**EXCERPTED PASSAGE**
-*-
We’ve made many mistakes along the way, and sometimes we’ve just had to throw up our hands and say, “Sorry. You’re our guinea pig. We don’t know how to do this.”
Over the past 20 years there have been a lot of firsts with her. First to play piano. First to walk to school by herself. First to get a job. First to play a sport and first to quit a sport. First to go to college. . . .
You get the idea.
And with each of those firsts we’ve had to decide how, as her parents, we were going to handle each scenario as it came along. Sometimes the decisions were easy; other times not so much.
Last week, we hit another first, and this was probably the hardest first yet. Because last week, B and I became the guinea pigs, heading into parenting territory yet unknown.
As she and her friends began planning their spring break, Kate asked us if they could borrow
our my van to drive to Florida.
Yes, that’s right. She actually had the NERVE to ask if she could take my van to Florida. My van! To Florida!
Some of you reading might just stop right there and say, “Um, no. Not happening. Not in my lifetime. Find another way to get to Florida.”
But we had a couple of things standing in our way.
First, we had precedent. See, when B was a sophomore in college, he and a friend took his parents’ station wagon to Florida for the week. They drove around, visited his grandparents, hung out on beaches, AND THEY SLEPT IN THE CAR! They went much farther into Florida than our daughter wanted to go, . . . AND THEY SLEPT IN THE CAR!
At least the girls had the good sense to rent a house.
-*-
**STORED DATA**

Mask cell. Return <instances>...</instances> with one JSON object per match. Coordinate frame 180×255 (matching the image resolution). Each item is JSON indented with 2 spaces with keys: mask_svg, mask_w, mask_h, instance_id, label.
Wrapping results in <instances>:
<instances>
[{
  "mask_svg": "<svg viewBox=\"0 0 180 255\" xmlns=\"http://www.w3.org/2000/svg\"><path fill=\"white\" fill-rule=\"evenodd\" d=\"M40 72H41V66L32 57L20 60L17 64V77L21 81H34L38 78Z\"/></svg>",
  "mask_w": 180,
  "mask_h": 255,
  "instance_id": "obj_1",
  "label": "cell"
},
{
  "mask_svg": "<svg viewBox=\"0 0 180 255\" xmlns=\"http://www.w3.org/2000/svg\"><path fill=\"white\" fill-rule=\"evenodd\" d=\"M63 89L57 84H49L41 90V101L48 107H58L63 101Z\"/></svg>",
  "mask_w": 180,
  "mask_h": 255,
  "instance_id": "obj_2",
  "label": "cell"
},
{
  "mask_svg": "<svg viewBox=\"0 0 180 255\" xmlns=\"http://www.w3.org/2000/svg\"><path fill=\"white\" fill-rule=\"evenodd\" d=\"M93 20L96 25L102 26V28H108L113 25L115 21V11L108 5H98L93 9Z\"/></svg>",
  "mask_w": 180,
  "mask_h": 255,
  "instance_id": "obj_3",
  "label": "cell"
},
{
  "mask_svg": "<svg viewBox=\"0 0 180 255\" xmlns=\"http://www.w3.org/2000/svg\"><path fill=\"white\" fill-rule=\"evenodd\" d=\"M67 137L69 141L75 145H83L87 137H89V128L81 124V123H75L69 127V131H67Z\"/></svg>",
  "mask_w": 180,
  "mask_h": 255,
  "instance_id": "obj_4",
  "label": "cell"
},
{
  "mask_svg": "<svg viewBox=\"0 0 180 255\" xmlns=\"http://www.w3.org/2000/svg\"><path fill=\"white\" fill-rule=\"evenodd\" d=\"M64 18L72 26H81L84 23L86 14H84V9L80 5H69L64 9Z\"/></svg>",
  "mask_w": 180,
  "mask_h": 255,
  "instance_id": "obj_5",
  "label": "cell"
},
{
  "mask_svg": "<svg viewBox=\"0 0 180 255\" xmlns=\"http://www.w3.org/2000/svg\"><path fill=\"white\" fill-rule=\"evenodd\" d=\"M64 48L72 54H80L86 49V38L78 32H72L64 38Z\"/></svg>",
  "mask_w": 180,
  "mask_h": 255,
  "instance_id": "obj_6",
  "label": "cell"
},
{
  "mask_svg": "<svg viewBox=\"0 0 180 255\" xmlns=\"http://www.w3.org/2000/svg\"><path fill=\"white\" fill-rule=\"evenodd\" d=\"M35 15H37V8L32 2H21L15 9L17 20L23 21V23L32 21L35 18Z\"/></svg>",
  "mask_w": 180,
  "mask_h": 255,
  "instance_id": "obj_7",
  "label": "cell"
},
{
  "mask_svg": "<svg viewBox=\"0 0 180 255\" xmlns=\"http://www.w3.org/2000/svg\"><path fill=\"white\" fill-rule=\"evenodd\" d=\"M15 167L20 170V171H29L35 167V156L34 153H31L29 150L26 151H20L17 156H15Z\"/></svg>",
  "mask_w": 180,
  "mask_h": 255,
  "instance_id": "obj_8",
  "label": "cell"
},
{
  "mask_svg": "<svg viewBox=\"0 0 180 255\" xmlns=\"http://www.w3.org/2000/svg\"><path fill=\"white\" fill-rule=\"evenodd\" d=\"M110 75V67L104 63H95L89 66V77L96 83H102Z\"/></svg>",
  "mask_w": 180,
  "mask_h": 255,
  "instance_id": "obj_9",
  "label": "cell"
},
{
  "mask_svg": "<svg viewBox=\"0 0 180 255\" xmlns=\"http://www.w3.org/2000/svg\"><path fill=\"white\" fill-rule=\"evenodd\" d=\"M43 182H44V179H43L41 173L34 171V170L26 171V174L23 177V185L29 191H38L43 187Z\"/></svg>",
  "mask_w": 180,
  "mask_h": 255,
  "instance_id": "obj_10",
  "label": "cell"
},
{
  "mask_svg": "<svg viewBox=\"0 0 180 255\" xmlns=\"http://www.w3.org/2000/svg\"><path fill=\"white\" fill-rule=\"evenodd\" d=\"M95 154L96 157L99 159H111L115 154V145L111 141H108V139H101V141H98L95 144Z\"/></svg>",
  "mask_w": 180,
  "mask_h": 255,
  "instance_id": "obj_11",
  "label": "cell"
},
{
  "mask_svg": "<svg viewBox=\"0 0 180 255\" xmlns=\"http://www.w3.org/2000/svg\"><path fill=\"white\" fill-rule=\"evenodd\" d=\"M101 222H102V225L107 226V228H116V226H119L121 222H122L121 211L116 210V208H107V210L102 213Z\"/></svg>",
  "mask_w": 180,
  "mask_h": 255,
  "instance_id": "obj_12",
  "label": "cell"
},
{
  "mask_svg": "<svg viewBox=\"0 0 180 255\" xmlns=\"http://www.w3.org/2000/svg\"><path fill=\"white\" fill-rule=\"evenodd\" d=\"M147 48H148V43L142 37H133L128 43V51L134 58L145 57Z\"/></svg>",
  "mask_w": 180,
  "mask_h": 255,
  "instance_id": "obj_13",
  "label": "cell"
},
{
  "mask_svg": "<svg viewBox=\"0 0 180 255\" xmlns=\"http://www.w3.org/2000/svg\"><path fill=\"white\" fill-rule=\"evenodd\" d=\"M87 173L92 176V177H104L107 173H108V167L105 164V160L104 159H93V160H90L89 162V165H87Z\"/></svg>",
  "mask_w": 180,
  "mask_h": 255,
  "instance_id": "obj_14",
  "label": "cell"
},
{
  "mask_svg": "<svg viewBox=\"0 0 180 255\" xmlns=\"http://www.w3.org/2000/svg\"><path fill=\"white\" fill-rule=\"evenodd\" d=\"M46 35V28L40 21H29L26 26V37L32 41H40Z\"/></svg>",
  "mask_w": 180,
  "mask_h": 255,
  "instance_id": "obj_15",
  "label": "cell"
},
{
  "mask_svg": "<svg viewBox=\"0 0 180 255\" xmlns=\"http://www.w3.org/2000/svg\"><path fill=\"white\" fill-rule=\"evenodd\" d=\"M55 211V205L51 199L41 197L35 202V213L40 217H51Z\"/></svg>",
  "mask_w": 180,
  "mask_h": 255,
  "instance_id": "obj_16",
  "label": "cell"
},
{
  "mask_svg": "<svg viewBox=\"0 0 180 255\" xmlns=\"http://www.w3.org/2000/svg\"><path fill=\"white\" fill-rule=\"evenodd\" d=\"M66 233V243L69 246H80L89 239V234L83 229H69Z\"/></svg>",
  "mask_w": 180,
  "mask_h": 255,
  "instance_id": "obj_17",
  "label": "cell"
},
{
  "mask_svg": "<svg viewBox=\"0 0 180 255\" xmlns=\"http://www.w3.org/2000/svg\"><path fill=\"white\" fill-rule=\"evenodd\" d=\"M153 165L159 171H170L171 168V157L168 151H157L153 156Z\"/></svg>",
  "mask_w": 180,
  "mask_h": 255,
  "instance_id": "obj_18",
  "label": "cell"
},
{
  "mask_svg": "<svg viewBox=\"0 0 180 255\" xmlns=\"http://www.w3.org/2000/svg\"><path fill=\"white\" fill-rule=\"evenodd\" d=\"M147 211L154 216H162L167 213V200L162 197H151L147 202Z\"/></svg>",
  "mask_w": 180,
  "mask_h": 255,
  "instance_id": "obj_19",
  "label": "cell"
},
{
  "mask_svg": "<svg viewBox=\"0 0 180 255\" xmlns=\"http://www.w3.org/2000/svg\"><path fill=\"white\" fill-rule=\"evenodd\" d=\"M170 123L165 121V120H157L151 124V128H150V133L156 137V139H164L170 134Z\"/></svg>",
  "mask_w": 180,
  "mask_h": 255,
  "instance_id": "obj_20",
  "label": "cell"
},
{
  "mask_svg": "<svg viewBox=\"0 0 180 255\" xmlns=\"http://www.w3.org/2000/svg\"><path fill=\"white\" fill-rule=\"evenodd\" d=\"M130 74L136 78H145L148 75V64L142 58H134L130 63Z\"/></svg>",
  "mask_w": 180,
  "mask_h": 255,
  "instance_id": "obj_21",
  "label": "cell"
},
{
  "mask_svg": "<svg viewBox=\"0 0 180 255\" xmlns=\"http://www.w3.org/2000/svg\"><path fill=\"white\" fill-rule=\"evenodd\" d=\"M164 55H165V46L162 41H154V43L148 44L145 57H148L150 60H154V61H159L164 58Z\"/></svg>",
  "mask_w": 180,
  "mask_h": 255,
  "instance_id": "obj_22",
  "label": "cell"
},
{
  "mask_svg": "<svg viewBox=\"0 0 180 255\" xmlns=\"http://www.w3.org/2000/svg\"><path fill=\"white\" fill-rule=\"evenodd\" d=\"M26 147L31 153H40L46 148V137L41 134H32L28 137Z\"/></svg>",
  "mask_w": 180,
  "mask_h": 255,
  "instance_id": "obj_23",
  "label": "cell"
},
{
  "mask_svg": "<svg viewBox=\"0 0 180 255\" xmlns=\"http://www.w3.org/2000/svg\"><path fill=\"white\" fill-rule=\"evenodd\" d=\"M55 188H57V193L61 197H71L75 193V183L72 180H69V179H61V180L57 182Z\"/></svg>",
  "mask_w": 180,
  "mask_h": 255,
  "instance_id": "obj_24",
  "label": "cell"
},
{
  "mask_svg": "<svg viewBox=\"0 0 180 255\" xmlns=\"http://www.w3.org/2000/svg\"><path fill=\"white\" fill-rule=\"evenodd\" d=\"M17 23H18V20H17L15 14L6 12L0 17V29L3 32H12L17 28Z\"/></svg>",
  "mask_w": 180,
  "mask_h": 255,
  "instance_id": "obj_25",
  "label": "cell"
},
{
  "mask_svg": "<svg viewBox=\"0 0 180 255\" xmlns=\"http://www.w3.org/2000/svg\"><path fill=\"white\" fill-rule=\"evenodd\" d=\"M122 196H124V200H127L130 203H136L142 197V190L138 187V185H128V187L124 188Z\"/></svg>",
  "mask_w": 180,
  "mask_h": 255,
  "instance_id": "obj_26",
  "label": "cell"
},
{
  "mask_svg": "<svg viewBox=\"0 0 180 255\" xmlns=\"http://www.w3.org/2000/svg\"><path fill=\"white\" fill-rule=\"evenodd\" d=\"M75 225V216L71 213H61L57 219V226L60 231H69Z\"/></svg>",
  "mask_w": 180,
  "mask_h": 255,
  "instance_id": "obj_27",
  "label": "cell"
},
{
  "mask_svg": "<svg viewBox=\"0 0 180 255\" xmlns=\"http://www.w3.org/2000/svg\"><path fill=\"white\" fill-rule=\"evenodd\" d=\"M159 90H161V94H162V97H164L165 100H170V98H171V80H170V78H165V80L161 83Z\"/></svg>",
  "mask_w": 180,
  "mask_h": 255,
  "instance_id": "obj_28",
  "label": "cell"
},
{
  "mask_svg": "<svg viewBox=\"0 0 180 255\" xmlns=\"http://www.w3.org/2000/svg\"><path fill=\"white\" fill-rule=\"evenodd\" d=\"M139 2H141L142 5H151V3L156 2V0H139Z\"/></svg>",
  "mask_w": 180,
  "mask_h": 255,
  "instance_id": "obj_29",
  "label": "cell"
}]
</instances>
-*-
**SET OF TASKS**
- 1) What did B and his friend do in Florida, according to the excerpt about the Florida trip? List each activity.
- 2) From the excerpt about the Florida trip, transcribe the part that opens with the words containing "We’ve made many" and closes with "not so much.", keeping every word and mark as it stands.
The rows are separate material, unrelated to the excerpt about the Florida trip.

**RESPONSES FOR EACH TASK**
- 1)
- Drove around
- Visited his grandparents
- Hung out on beaches
- Slept in the car

- 2)
We’ve made many mistakes along the way, and sometimes we’ve just had to throw up our hands and say, “Sorry. You’re our guinea pig. We don’t know how to do this.”
Over the past 20 years there have been a lot of firsts with her. First to play piano. First to walk to school by herself. First to get a job. First to play a sport and first to quit a sport. First to go to college. . . .
You get the idea.
And with each of those firsts we’ve had to decide how, as her parents, we were going to handle each scenario as it came along. Sometimes the decisions were easy; other times not so much.